- DIRECTIONS FOR THIS TASK
Recast the records from the line holding "What is the distance" through the end of the records, inclusive, as a two-column CSV with the columns entry and response, one row for each text-and-answer pair. Put each field in quotation marks with line breaks replaced by spaces, and leave out the pictures.

- RECORD SET
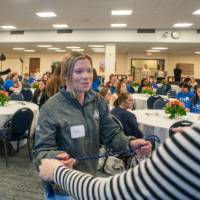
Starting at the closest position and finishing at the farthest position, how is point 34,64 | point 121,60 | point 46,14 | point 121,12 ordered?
point 121,12 → point 46,14 → point 121,60 → point 34,64

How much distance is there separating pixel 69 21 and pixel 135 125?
318 inches

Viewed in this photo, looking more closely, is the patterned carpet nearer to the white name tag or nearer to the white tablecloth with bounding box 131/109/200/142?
the white tablecloth with bounding box 131/109/200/142

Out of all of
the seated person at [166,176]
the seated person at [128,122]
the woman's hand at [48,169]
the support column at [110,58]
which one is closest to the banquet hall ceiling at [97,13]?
the support column at [110,58]

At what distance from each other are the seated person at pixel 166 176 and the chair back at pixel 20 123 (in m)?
3.83

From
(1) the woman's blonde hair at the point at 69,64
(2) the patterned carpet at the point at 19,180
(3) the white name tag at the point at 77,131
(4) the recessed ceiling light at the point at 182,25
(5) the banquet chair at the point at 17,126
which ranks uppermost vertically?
(4) the recessed ceiling light at the point at 182,25

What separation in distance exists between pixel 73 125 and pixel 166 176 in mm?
856

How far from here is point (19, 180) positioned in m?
4.00

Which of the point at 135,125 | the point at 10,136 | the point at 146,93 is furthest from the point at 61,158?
the point at 146,93

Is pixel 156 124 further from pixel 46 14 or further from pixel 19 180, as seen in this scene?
pixel 46 14

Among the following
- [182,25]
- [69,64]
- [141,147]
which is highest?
[182,25]

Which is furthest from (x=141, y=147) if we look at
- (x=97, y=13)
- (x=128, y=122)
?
(x=97, y=13)

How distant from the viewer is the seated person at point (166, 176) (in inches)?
24.1

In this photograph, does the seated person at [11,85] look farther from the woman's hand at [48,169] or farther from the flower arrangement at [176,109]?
the woman's hand at [48,169]

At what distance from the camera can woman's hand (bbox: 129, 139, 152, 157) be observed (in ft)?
4.55
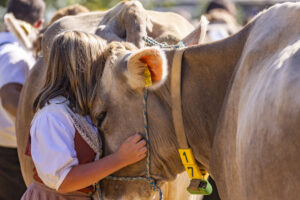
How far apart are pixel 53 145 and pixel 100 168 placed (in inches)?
11.0

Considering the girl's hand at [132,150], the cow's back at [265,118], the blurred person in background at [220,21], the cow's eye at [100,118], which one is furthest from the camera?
the blurred person in background at [220,21]

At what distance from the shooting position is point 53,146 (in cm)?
292

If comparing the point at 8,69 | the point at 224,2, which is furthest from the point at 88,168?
the point at 224,2

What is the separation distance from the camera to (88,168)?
9.72 ft

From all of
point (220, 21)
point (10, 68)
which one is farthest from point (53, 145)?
point (220, 21)

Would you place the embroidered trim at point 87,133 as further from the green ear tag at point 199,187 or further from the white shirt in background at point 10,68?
the white shirt in background at point 10,68

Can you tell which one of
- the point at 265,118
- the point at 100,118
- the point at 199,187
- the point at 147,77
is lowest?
the point at 199,187

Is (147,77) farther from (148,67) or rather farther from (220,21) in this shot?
(220,21)

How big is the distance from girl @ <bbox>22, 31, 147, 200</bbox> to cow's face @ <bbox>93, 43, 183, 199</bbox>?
0.23 feet

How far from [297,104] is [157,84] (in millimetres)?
980

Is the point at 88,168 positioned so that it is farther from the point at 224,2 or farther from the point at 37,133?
the point at 224,2

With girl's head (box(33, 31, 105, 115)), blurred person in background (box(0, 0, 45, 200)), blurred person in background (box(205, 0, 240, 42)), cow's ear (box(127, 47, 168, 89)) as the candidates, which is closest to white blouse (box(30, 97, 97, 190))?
girl's head (box(33, 31, 105, 115))

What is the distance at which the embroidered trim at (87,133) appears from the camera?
305cm

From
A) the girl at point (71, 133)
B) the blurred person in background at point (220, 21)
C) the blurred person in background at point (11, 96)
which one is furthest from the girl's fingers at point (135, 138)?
the blurred person in background at point (220, 21)
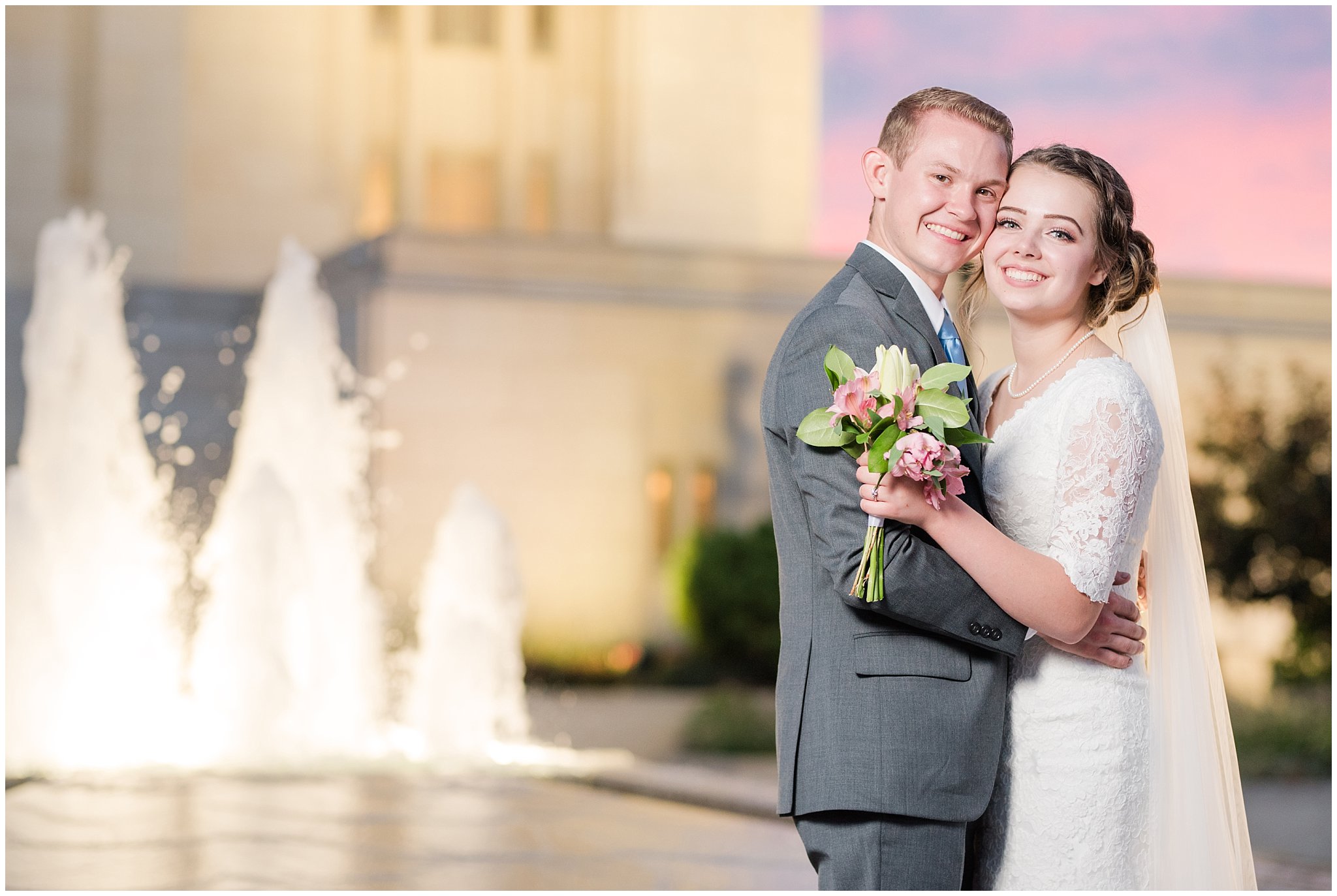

- IN RESPONSE
entry,response
"What is the distance at which the embroidered trim at (87,133) appears from the camera?","305cm"
"From A) the girl at point (71, 133) B) the blurred person in background at point (220, 21) C) the blurred person in background at point (11, 96) which one is furthest from the girl's fingers at point (135, 138)?","the blurred person in background at point (220, 21)"